Hoe werkt ontslag met wederzijds goedvinden?

UWV WERKbedrijf legt uit dat een dienstverband kan worden beëindigd met wederzijds goedvinden bij een werknemer die 104 weken of langer ziek is. Voorwaarden zijn dat de werkgever aan zijn re-integratieverplichting heeft voldaan en dat er geen passend werk is.

Een werkgever spreekt bij ontslag met wederzijds goedvinden samen met de werknemer af dat het dienstverband eindigt. De werknemer stemt hier mee dus in. Toestemming van UWV WERKbedrijf om het dienstverband te mogen opzeggen, is dan niet nodig. Ook hoeft de werkgever bij de kantonrechter niet om ontbinding van het arbeidscontract te vragen.

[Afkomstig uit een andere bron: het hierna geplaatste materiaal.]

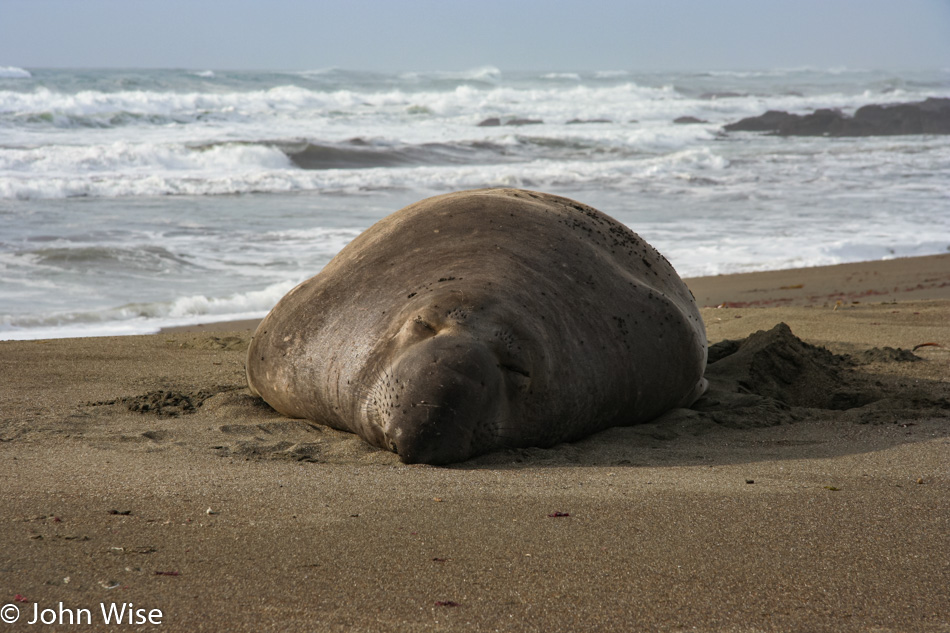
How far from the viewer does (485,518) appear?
2.63 m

Het is verstandig om de afspraken over het ontslag schriftelijk vast te leggen in een beëindigingsovereenkomst, ook wel vaststellingsovereenkomst genoemd. De werkgever moet het samen met de werknemer eens zijn over de inhoud van de overeenkomst. De werkgever maakt met de werknemer afspraken over de (financiële) afhandeling van het ontslag. Bijvoorbeeld over de einddatum en de hoogte van de eventuele ontslagvergoeding.